Sarbit and Matyas have spent the last three-and-a-half years writing, recording and performing together as Imaginary Cities, now one of Winnipeg’s most well-known musical exports.

The duo’s first album, Temporary Resident, made the longlist for the Polaris Prize, the Canadian music award curated by music critics, not the music industry. The debut had a number of great things going for it, including an unpretentious indie-pop sound, likable melodies and Sarbit’s barely contained volcano of a voice.

But it also had a patchwork quality that stemmed from being cobbled together in bouts and fits of studio time, squeezed in between long stretches of the road, which included a prized slot as the opening act for the Pixies.

The followup, Fall of Romance, shows off what Matyas and Sarbit can do when given the time to stop, think, compose and rethink what they’re doing, both as songwriting partners and arrangers.
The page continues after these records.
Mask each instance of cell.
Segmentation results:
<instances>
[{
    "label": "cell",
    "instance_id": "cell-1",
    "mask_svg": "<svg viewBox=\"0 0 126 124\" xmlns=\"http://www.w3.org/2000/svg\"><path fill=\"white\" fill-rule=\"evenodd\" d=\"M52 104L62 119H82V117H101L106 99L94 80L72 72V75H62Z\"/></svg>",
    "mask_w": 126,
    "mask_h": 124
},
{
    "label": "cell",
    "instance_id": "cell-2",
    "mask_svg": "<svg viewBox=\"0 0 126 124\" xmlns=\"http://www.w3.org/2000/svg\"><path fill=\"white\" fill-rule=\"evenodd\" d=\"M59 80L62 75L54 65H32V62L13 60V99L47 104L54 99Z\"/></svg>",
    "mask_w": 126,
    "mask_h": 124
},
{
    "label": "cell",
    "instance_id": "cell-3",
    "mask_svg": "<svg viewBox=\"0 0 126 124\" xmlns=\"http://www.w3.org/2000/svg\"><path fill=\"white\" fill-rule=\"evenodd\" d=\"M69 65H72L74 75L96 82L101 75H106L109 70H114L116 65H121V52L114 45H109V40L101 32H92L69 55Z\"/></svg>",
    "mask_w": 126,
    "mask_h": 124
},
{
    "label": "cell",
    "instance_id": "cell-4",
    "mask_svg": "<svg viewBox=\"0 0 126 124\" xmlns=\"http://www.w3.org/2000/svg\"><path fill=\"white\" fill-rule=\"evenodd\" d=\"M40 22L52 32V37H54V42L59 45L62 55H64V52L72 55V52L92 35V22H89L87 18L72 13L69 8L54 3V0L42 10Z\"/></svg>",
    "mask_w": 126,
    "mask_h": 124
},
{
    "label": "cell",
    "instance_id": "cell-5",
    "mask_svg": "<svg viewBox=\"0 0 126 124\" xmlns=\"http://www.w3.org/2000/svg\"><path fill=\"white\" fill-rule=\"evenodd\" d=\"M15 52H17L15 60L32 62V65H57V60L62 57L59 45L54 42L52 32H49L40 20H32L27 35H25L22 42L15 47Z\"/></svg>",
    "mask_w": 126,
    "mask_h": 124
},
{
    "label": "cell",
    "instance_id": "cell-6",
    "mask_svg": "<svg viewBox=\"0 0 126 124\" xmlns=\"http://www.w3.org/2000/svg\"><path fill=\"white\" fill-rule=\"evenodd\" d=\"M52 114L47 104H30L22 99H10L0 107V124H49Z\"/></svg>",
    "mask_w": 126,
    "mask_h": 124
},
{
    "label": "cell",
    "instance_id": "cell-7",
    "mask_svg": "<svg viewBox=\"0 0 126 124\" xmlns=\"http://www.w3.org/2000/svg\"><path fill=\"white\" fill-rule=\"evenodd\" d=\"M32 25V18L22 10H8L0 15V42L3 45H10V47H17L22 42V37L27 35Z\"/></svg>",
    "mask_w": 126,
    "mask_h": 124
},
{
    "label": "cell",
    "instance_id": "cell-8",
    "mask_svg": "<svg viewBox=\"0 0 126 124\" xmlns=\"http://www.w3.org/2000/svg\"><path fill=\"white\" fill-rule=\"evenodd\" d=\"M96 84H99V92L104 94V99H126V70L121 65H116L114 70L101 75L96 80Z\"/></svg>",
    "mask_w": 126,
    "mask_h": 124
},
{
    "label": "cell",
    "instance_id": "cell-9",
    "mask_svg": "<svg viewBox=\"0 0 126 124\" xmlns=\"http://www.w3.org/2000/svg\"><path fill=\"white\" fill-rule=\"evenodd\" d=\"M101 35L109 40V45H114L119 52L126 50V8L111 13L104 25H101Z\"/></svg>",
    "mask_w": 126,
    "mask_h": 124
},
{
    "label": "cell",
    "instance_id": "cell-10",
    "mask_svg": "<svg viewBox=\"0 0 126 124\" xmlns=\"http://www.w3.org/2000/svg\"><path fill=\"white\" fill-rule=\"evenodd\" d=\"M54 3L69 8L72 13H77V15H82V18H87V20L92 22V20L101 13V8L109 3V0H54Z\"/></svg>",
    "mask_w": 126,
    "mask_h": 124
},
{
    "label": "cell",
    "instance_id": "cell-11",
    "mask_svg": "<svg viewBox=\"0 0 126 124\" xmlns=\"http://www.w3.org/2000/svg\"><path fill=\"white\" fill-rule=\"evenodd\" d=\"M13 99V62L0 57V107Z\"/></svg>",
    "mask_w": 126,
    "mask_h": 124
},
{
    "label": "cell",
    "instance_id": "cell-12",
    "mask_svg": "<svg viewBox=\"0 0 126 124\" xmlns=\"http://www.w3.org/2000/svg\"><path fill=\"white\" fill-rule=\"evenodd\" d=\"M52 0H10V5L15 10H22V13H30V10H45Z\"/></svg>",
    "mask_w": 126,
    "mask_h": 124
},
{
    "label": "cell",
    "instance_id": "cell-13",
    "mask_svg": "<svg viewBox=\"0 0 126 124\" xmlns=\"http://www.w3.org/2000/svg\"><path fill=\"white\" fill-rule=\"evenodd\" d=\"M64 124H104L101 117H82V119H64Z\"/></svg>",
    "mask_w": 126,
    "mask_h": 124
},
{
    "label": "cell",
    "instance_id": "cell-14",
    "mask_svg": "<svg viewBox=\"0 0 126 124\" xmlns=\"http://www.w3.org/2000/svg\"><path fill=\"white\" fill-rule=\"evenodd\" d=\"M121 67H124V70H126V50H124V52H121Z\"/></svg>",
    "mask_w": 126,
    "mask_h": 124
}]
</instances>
“For the past few years, working on the first and only album I’ve been involved with, I learned a lot. Probably more than I even know,” says Sarbit, 28, sitting elbow-to-elbow with the 32-year-old Matyas in a coffee shop blocks away from their respective south Winnipeg residences.

“I think this album encompasses everything we’ve learned together. I feel more confident in our sound. It’s more clarified: Who we are and what our sound is.”
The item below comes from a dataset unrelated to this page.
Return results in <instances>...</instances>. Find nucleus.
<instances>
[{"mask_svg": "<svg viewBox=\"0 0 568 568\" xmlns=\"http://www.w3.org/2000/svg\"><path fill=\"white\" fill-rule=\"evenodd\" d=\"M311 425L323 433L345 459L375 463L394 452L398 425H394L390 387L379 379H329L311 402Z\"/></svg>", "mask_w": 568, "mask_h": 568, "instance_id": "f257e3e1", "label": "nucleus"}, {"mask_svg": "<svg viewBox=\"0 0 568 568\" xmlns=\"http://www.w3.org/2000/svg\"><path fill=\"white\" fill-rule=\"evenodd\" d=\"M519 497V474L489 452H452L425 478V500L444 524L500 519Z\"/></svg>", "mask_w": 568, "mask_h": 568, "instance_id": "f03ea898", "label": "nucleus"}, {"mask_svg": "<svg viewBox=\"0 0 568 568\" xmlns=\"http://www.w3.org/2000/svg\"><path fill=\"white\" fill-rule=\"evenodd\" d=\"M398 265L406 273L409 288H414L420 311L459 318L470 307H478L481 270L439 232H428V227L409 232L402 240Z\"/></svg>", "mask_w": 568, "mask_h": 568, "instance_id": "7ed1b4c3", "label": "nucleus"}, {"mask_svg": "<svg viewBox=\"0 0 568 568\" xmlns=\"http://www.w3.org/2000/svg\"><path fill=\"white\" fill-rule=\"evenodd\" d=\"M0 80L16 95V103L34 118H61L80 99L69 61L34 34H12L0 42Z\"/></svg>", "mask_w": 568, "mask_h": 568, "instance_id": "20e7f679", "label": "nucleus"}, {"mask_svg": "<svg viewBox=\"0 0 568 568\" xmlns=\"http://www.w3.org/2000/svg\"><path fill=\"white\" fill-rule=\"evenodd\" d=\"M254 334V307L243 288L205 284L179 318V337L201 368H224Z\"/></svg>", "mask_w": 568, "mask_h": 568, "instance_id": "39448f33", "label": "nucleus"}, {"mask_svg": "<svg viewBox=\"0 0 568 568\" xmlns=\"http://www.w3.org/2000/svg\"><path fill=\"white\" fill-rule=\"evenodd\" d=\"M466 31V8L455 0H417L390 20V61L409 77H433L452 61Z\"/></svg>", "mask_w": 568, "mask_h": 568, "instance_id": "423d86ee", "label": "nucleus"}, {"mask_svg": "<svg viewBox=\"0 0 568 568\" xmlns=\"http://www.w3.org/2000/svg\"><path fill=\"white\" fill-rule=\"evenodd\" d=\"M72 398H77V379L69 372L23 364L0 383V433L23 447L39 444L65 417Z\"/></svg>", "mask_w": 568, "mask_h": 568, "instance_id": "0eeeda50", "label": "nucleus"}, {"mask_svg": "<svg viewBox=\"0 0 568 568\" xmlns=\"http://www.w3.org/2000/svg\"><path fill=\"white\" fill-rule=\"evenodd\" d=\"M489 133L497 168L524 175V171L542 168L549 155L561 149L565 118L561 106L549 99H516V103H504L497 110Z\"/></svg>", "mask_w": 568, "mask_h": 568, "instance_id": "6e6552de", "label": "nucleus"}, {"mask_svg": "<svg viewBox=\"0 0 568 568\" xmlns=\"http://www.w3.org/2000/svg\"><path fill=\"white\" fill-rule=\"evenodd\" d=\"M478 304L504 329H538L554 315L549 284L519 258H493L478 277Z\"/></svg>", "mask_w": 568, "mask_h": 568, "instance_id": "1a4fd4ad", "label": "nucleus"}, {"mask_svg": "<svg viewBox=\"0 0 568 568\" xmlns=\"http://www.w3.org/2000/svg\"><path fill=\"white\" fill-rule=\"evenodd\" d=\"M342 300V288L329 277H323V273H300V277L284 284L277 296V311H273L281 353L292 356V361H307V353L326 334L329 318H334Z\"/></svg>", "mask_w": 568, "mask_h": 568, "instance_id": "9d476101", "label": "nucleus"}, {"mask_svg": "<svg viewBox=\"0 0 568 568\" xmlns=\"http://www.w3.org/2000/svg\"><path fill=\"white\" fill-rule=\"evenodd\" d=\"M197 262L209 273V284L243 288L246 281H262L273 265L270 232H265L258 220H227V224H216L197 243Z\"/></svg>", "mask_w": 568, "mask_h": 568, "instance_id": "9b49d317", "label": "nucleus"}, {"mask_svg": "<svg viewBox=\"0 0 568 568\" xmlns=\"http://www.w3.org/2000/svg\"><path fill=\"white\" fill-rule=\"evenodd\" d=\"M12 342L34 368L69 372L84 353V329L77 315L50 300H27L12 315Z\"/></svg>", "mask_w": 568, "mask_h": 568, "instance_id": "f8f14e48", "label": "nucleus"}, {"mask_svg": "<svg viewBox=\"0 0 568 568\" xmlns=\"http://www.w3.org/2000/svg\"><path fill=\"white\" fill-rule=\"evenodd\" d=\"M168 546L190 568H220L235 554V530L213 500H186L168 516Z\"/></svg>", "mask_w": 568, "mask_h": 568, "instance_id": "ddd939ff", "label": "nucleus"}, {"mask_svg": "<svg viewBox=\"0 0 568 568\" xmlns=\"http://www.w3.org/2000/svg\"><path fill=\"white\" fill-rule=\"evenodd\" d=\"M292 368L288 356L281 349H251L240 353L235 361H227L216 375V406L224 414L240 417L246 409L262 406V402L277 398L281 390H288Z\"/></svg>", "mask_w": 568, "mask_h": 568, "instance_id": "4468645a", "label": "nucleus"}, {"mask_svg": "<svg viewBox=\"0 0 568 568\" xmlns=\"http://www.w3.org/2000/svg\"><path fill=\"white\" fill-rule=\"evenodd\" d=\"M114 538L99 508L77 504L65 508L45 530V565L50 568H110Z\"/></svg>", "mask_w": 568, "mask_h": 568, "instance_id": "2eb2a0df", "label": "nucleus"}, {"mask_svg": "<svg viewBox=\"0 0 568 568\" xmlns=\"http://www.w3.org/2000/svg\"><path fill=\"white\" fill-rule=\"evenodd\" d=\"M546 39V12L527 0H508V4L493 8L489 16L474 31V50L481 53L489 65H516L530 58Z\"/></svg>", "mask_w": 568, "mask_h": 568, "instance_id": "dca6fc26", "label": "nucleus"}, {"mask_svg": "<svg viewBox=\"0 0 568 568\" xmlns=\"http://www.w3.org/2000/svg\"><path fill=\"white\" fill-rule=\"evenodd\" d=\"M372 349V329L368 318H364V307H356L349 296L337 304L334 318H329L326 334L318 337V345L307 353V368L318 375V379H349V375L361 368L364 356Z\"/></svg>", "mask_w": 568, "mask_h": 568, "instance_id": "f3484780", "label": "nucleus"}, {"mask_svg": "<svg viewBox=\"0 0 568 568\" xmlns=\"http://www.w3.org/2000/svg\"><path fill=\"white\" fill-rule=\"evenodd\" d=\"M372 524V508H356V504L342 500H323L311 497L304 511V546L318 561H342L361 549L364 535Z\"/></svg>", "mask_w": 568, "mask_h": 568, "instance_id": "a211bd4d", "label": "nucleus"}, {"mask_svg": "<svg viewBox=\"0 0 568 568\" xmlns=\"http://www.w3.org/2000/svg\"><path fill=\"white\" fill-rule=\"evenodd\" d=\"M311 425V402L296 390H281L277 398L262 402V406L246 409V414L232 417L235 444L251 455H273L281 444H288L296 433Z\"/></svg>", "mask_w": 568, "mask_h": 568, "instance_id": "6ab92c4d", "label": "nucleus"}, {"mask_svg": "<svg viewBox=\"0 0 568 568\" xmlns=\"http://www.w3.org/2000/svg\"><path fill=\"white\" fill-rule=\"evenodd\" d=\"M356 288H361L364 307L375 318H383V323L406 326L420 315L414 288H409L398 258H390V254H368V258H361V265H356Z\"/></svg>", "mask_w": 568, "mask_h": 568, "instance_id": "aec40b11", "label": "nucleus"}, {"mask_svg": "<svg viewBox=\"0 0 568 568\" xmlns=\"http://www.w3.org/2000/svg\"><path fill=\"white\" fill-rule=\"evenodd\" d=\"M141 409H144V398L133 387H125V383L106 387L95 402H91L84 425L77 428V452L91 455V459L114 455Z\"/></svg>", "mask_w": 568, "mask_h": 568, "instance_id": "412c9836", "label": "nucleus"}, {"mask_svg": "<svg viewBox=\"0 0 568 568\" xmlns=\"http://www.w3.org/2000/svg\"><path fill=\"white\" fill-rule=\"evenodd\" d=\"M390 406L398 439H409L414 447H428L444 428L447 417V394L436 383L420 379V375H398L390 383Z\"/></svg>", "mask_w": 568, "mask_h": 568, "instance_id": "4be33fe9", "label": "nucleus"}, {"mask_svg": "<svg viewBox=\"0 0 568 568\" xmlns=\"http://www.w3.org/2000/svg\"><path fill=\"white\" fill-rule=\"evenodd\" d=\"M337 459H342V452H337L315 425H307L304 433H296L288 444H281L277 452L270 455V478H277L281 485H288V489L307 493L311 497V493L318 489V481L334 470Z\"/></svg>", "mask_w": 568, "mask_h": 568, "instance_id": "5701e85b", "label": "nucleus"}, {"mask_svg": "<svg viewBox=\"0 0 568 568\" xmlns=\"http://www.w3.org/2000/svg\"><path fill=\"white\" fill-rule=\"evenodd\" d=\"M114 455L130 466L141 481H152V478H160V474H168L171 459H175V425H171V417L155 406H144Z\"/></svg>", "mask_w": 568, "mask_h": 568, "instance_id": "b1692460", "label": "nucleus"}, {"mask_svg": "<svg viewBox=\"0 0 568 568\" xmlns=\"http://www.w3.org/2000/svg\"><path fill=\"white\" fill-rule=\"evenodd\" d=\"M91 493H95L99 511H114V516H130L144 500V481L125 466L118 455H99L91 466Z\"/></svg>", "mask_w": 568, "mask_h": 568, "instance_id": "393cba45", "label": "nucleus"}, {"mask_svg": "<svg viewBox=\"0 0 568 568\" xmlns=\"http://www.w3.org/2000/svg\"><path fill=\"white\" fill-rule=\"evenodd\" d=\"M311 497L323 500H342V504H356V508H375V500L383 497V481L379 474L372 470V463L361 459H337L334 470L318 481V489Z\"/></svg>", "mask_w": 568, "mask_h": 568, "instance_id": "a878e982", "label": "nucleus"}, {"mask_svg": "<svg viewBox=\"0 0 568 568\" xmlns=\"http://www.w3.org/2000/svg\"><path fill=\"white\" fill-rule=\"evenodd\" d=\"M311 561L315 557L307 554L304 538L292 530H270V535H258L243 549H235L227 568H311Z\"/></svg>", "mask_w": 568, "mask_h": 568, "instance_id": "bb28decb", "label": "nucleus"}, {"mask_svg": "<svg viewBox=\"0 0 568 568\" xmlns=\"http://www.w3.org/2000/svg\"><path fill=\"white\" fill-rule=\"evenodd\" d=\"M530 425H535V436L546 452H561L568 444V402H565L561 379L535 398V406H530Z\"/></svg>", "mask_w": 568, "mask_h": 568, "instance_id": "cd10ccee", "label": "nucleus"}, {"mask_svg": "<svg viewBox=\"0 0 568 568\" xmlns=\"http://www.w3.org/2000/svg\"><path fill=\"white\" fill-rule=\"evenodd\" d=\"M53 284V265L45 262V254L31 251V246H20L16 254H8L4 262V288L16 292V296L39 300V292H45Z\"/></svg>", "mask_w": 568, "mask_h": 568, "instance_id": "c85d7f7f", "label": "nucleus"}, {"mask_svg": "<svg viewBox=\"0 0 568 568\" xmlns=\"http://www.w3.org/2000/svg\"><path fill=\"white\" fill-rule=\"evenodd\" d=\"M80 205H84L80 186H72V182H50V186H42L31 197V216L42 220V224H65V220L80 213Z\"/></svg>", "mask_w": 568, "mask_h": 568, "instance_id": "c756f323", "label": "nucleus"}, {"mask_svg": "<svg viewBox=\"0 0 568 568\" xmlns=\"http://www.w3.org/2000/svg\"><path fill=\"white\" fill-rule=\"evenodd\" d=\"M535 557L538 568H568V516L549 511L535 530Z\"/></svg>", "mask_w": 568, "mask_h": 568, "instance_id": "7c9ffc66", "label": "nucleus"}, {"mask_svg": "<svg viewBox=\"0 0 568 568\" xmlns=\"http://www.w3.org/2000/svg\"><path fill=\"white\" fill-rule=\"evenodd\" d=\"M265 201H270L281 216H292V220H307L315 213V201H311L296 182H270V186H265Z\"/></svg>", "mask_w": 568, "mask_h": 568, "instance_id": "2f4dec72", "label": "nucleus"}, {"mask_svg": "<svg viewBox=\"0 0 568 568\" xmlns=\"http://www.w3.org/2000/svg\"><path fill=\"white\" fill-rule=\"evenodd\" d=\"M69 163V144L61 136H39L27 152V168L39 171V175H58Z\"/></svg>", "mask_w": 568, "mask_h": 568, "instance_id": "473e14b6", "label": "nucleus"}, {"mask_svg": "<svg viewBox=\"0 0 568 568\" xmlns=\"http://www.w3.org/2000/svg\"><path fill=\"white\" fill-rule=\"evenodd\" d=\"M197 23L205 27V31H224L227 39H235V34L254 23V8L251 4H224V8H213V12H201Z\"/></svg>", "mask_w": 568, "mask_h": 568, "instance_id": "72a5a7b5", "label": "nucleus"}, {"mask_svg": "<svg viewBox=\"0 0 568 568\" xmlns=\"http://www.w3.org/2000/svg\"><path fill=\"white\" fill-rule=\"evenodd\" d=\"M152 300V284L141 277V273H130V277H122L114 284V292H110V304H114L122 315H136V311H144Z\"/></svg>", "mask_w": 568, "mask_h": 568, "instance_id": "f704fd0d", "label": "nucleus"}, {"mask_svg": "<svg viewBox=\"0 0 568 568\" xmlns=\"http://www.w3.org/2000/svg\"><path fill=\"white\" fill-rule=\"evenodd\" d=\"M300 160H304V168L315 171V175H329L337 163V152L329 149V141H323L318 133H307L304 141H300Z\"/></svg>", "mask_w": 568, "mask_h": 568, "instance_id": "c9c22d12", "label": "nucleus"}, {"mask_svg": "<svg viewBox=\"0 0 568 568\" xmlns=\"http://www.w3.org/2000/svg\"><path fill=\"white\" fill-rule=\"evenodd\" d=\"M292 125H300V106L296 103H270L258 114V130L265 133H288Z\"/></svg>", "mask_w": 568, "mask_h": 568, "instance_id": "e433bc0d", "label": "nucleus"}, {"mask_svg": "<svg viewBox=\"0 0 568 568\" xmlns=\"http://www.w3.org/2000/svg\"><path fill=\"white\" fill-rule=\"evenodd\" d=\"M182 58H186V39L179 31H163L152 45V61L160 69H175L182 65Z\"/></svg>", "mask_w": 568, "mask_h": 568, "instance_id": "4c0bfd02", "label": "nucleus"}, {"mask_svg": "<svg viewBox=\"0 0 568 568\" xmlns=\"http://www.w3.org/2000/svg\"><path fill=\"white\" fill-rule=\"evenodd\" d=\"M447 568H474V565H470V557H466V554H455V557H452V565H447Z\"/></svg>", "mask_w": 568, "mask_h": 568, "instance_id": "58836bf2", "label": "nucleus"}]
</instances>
Born in Brandon to a psychologist father and ESL-teaching mother, Sarbit debuted as a vocalist at the age of six, playing the title character in a school production of The Cat Came Back. After moving to Winnipeg, she sang in cover bands for fun.

Matyas, the Transcona-raised son of an aerospace worker and a secret shopper, has been immersed in music since his late teens. He was signed to a major label as a member of the Waking Eyes and wound up a wiser and more well-rounded songwriter and musician after the Steinbach-based rock band wound down.

He says he originally approached Sarbit for “purely selfish” reasons after hearing her remarkable voice. “I just wanted to have something on record that when I’m 80 I can say I got to make with somebody I really admired,” he said.

In the symbiotic relationship that ensured, Sarbit benefitted from Matyas’ experience. But the initial dynamic between the two musicians has changed.

No longer is Matyas playing the role of the older, more experienced mentor to the relatively green Sarbit. They’re more like siblings who share the sort of open working relationship that allows them to swat around ideas and even squabble, when the creative process demands it.

“We are like brother and sister. We just let it out all at once and we’re over it,” says Matyas, who had the benefit of dealing with the complex interpersonal dynamics of larger rock bands before he began working with Sarbit. In a duo, it’s simply that much easier to communicate — and get things done.

“I enjoy being with a full band, but I’m enough of a control freak that I like this even more,” he says. “There’s fewer cooks in the kitchen and fewer egos to massage throughout the recording process.”

Fall of Romance, which has a larger and more cinematic sound than Temporary Resident, was produced by veteran Canadian studio hand Howard Redekopp and features guest performances by members of Sloan, Mother Mother and The Sheepdogs.

Matyas’ spouse, Savanna, also plays banjo on the quirky final song, Still Waiting So Cold (Hidden Song), a sort of musical Easter egg for Winnipeggers: the lyrics refer to a winter that will not end. Sooner or Later, meanwhile, employs a coffee grinder as an aural-texture instrument.

“There is no one sound on this record. There’s a bit of a theme running through it, but there’s different instrumentation on each song” says Matyas, eager to shed any trace of Motown label initially applied to Imaginary Cities. “I actually changed our Twitter bio today from ‘five-piece pop soul group’ to ‘five-piece music band from Winnipeg.'”

The other three musicians are touring members. The core of the band remains Matyas and Sarbit, three-and-a-half years after they met at The Cavern.

“It started at that. We met and we just started making music for fun. We realized we liked making songs together,” Sarbit says. “We got to know each other as friends and as people who would be spending 24/7 together.”

Fall of Romance has a May 28 release date. Imaginary Cities performs next in Winnipeg on Canada Day, at The Forks.